§ Directions
Copy out, word for word, the part of the records that opens with the line containing "As illustrated in" and runs through the end of the records, including both ends.

━━━ Supplied entries

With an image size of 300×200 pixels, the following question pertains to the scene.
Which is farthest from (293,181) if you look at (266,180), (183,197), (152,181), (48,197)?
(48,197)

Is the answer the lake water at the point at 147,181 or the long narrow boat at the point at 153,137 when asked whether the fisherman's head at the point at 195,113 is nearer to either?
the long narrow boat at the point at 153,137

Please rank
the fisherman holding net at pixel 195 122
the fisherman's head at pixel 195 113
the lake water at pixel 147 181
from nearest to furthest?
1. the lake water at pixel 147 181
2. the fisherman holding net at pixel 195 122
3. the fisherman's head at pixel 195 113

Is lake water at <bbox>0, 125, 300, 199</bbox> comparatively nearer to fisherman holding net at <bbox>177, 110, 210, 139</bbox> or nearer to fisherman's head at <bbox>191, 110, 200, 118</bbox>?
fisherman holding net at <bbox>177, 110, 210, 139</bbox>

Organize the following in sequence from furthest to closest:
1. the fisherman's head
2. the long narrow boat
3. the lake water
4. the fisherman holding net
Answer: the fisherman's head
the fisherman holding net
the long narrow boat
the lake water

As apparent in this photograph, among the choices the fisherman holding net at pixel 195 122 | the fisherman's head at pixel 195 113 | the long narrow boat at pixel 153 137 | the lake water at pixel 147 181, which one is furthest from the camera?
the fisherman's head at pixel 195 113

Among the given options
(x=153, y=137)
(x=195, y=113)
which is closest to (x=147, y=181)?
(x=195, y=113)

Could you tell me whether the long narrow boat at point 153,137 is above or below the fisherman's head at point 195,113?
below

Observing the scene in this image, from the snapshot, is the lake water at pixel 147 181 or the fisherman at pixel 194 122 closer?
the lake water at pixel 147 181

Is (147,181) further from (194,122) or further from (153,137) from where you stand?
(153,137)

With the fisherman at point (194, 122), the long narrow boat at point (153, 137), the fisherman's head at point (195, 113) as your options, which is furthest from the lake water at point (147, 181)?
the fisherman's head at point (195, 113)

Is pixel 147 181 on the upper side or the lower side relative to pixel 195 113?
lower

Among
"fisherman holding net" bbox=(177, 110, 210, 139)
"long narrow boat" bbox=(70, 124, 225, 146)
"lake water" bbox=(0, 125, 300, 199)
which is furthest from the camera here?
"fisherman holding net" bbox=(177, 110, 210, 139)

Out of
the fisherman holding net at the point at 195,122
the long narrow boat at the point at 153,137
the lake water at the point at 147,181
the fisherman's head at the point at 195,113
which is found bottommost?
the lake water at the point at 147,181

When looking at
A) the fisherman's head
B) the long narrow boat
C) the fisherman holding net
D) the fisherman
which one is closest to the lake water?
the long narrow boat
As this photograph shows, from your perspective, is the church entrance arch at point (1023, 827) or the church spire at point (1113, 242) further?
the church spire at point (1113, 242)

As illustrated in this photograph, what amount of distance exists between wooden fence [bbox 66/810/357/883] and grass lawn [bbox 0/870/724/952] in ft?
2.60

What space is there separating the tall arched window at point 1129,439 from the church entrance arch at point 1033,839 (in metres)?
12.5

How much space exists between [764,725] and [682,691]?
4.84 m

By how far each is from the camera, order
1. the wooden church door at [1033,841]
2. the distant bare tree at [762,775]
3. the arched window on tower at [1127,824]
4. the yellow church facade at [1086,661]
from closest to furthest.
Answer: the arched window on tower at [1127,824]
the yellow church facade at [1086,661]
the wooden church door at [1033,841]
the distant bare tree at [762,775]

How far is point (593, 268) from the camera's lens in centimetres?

━━━━━━

§ Task answer
As illustrated in this photograph, what amount of distance exists between wooden fence [bbox 66/810/357/883] and grass lawn [bbox 0/870/724/952] in ft?
2.60

What space is there separating the tall arched window at point 1129,439 from the church entrance arch at point 1033,839 (in metres)?
12.5

How much space exists between [764,725] and [682,691]?
4.84 m

By how far each is from the camera, order
1. the wooden church door at [1033,841]
2. the distant bare tree at [762,775]
3. the arched window on tower at [1127,824]
4. the yellow church facade at [1086,661]
from closest to furthest.
Answer: the arched window on tower at [1127,824]
the yellow church facade at [1086,661]
the wooden church door at [1033,841]
the distant bare tree at [762,775]

How far is point (593, 268) from the camera's lens in centimetres?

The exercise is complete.